The Israeli government’s response to the toppling of Assad’s regime has been a massive unleashing of military violence to destroy as much as possible of Syria’s military capacity. Israel has also occupied the demilitarized buffer zone between Israeli and Syrian positions established by the 1974 armistice agreement between the two countries. Other governments are opening channels of communication with the new rulers in Damascus, but the Israeli government assumes that Hayat Tahrir al-Sham and its partners will use military force against Israel if they have the means or let them fall into the hands of others who will, such as Hezbollah.
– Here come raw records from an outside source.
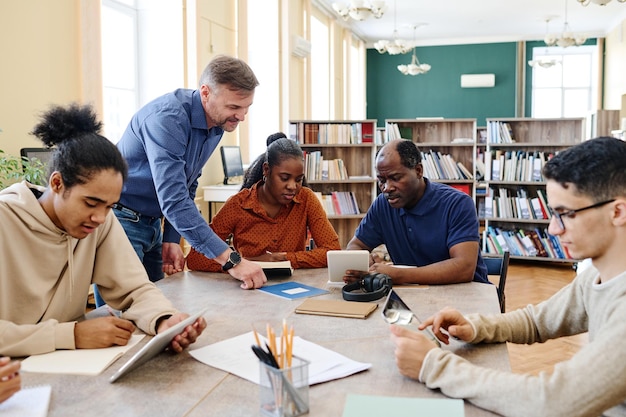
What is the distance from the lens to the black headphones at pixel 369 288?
2021mm

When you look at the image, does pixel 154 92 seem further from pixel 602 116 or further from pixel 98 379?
pixel 602 116

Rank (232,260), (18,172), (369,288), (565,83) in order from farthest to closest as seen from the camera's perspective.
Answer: (565,83) < (18,172) < (232,260) < (369,288)

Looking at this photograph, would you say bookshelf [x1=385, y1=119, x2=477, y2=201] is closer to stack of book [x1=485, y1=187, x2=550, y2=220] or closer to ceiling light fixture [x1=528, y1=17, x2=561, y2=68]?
stack of book [x1=485, y1=187, x2=550, y2=220]

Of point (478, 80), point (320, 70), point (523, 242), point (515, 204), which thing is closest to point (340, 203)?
point (515, 204)

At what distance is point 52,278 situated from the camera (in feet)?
5.44

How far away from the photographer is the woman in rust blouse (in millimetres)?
2645

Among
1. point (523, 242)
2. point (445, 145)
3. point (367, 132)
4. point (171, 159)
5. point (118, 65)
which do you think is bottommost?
point (523, 242)

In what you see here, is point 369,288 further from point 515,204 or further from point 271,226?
point 515,204

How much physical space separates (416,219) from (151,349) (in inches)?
61.6

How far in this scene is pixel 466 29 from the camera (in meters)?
13.5

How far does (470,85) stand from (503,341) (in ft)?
44.3

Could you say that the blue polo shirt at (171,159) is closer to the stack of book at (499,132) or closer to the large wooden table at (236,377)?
the large wooden table at (236,377)

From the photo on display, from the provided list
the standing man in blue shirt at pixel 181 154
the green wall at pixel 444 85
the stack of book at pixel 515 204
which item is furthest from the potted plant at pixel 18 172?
the green wall at pixel 444 85

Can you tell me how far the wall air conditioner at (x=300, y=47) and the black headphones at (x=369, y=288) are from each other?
7.16 meters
We don’t have the luxury of others to get to know these people, an Israeli spokesperson tells Channel 4 news, so first we bomb them. He might as well add: we only understand force.

There is no guarantee of if or when force will cease to work as the compact between occupier and occupied. So far in this phase of violence since October 7th 2023, only a few Israelis such as Soul Behar have refused to put on their uniforms. Most are too afraid that what they have done to others will be done to them, a fear which has also been brought from other places where terrible things were done to their ancestors. Palestinians under Occupation have already shown that they are no longer afraid of the force wielded by the occupiers, notably at the start of the First Intifada when most of the resistance to Occupation was non-violent or unarmed. But what if more Israelis begin to see themselves as Palestinians see them, as inflicting force as violent, merciless and devastating as the Assads’ assaults on their own people? And what if more Palestinians who have survived the violence and are subject to Occupation can see that competing with Israeli violence is not a winning strategy? Assad’s regime has fallen because of the limits of force in politics. The Occupation will end for the same reason.